Using the information
[A] Set down everything from "2.2. Main Reaction" down to "melting and consolidation." in the sintering text below.
[B] According to the sintering text below, what is the usual water content of the raw material after mixing?

Text
**********
2.2. Main Reaction Models

Throughout the entire sintering process from charging ignition to unloading, each sinter layer undergoes heterogeneous reactions such as gasification and combustion of solid fuel, drying and volatilization, thermal decomposition of limestone, thermal dissociation of slaked lime, reduction of iron oxides, and mineral melting and consolidation.

2.2.1. Gasification and Combustion of Solid Fuel

Coke is the main solid fuel used in the iron ore sintering, the combustion process consists of several elementary reactions. Coke combustion is an important parameter that determines the maximum temperature and flame thickness in the sinter, and the reaction equation is shown as Equation (6). The unreacted shrinkage model is used to describe the combustion process of coke particles. The combustion rate depends on the mass transfer in the film boundary layer, chemical reaction, and ash diffusion process. The reaction rate is Equation (7) [29,30].

$${\mathsf{\kappa }\mathrm{C}+\mathrm{O}}_2\to \left(2-\mathsf{\kappa }\right){\mathrm{CO}}_2+2\left(\mathsf{\kappa }-1\right)\mathrm{CO},$$

(6)

$$R_{coke}=\frac{n_c\cdot 4\pi r_c^2{C}_{O_2}}{\frac{1}{\xi \cdot k_c}+\frac{{\varsigma }_{j}dp}{Sh\cdot D_{{\mathrm{CO}}_2,eff}}+\frac{\delta }{{\epsilon }_j{e}^{-B\delta }\cdot D_{{\mathrm{O}}_2}}},$$

(7)

where $k_c=1.715\cdot T_s\cdot \exp \left(-74830/R_g{T}_s\right),Sh=2+0.7{\mathrm{Re}}^{0.7}S{c}^{0.33},\delta =r_0-r_c.$

2.2.2. Evaporation and Condensation of Water

The water content of the sintered raw material after mixing is generally 8%–12%. Evaporation and condensation occur in the preheating drying zone and the excessive wet zone of the sintered layer. Moreover, the reaction equation is H₂O(l)→H₂O(g). The evaporation of water is mainly controlled by the actual partial pressure of water vapor on the surface of the solid-phase material and the saturated water vapor pressure at that temperature. The evaporation and condensation rates are expressed as follows [24,25]:

$$\begin{array}{l}{R}_{dry}=\chi \cdot {\beta }_{{\mathrm{H}}_2\mathrm{O}}\cdot A_{ssa}/R_g{T}_g\left(P_{{\mathrm{H}}_2\mathrm{O}}^{*}-P_{{\mathrm{H}}_2\mathrm{O}}\right)\\ R_{conden}={\beta }_{{\mathrm{H}}_2\mathrm{O}}\cdot A_{ssa}/R_g{T}_g\left(P_{{\mathrm{H}}_2\mathrm{O}}-P_{{\mathrm{H}}_2\mathrm{O}}^{*}\right),\end{array}$$

(8)
**********
Dataset
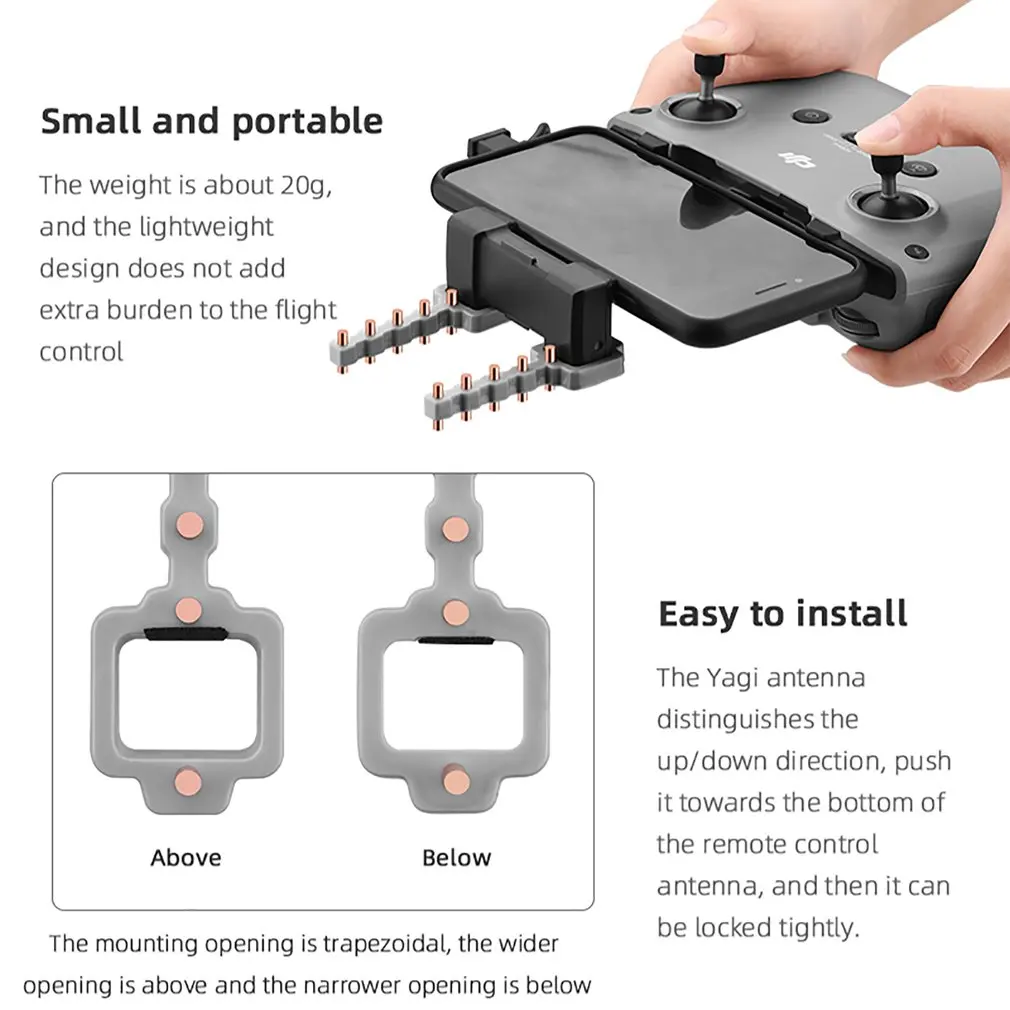 Small and portable

The weight is about 20g, and the lightweight design does not add extra burden to the flight control

Above

Below

The mounting opening is trapezoidal, the wider opening is above and the narrower opening is below

Easy to install

The Yagi antenna distinguishes the up/down direction, push it towards the bottom of the remote control antenna, and then it can be locked tightly.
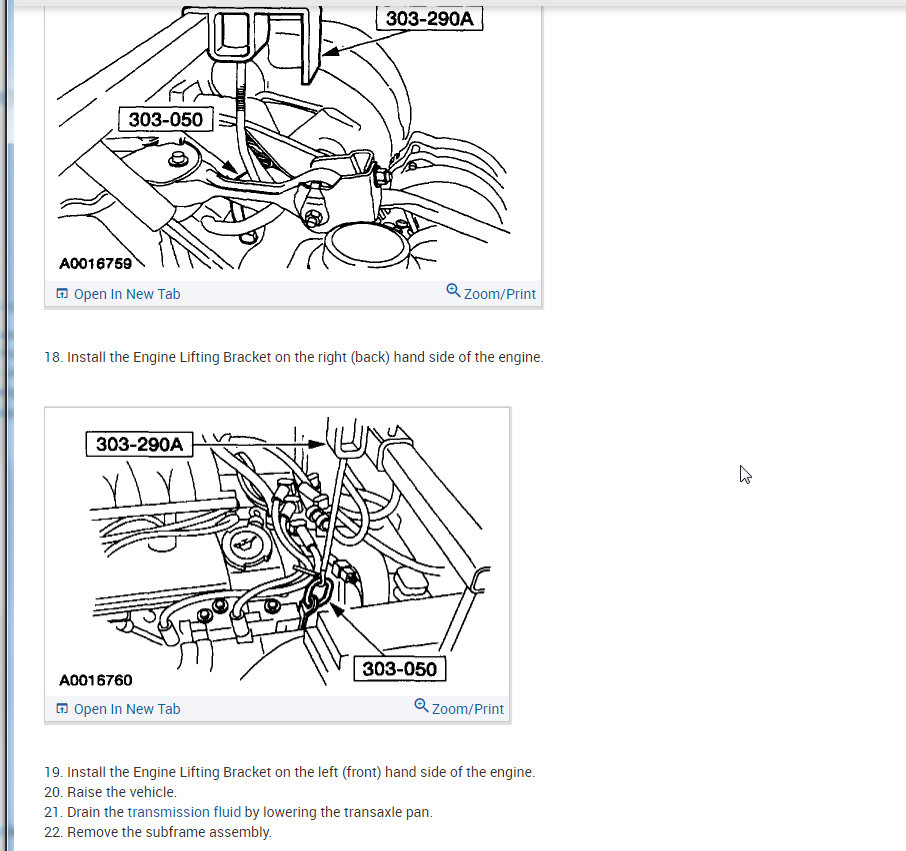 303-290A

303-050

A0016759

Open In New Tab Zoom/Print

18. Install the Engine Lifting Bracket on the right (back) hand side of the engine.

303-290A

303-050

A0016760

Open In New Tab Zoom/Print

19. Install the Engine Lifting Bracket on the left (front) hand side of the engine.
20. Raise the vehicle.
21. Drain the transmission fluid by lowering the transaxle pan.
22. Remove the subframe assembly.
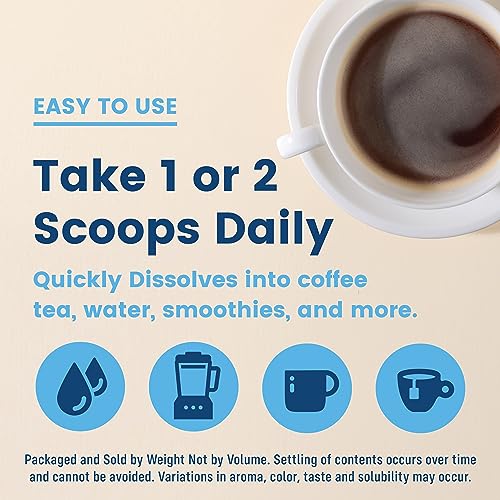 EASY TO USE

Take 1 or 2 Scoops Daily

Quickly Dissolves into coffee tea, water, smoothies, and more.

Packaged and Sold by Weight Not by Volume. Settling of contents occurs over time and cannot be avoided. Variations in aroma, color, taste and solubility may occur.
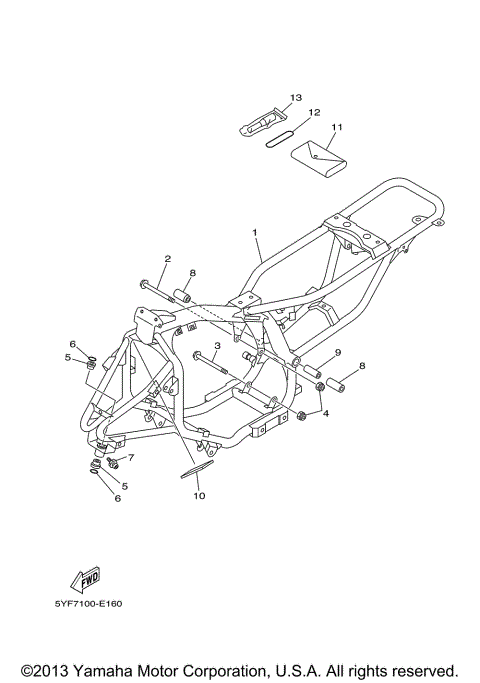 13
12
11
1
2
8
6
5
3
9
8
4
7
5
6
10
FWD
5YF7100-E160
©2013 Yamaha Motor Corporation, U.S.A. All rights reserved.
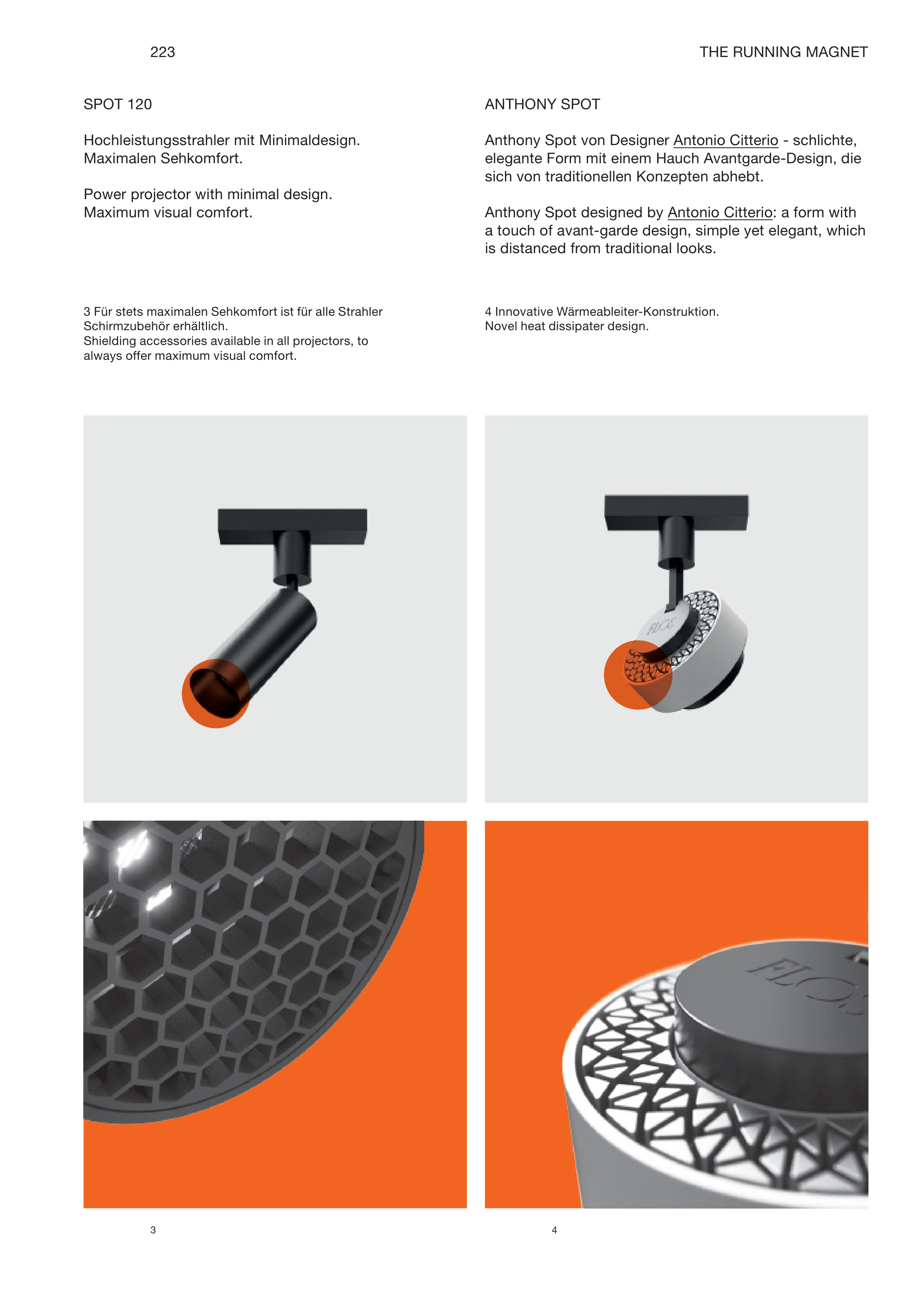 223

THE RUNNING MAGNET

SPOT 120

Hochleistungsstrahler mit Minimaldesign. Maximalen Sehkomfort.

Power projector with minimal design. Maximum visual comfort.

3 Für stets maximalen Sehkomfort ist für alle Strahler Schirmzubehör erhältlich.
Shielding accessories available in all projectors, to always offer maximum visual comfort.

ANTHONY SPOT

Anthony Spot von Designer Antonio Citterio - schlichte, elegante Form mit einem Hauch Avantgarde-Design, die sich von traditionellen Konzepten abhebt.

Anthony Spot designed by Antonio Citterio: a form with a touch of avant-garde design, simple yet elegant, which is distanced from traditional looks.

4 Innovative Wärmeableiter-Konstruktion.
Novel heat dissipater design.

FLOS

FLOS

3

4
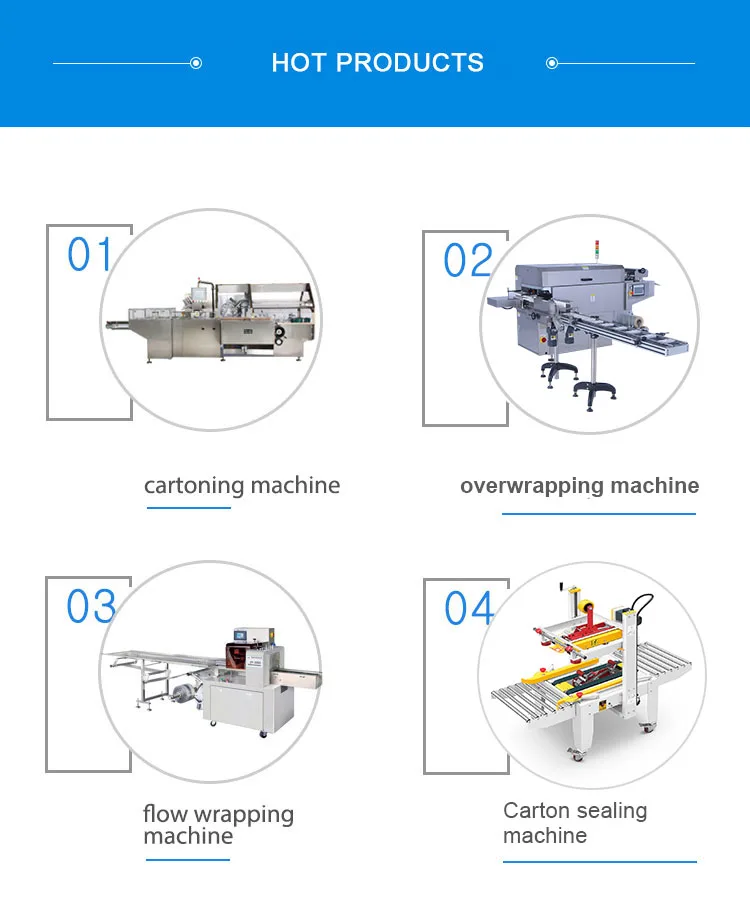 HOT PRODUCTS

01

cartoning machine

02

overwrapping machine

03

flow wrapping machine

04

Carton sealing machine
**********
Answers in order
[A]
2.2. Main Reaction Models

Throughout the entire sintering process from charging ignition to unloading, each sinter layer undergoes heterogeneous reactions such as gasification and combustion of solid fuel, drying and volatilization, thermal decomposition of limestone, thermal dissociation of slaked lime, reduction of iron oxides, and mineral melting and consolidation.

[B] 8%–12%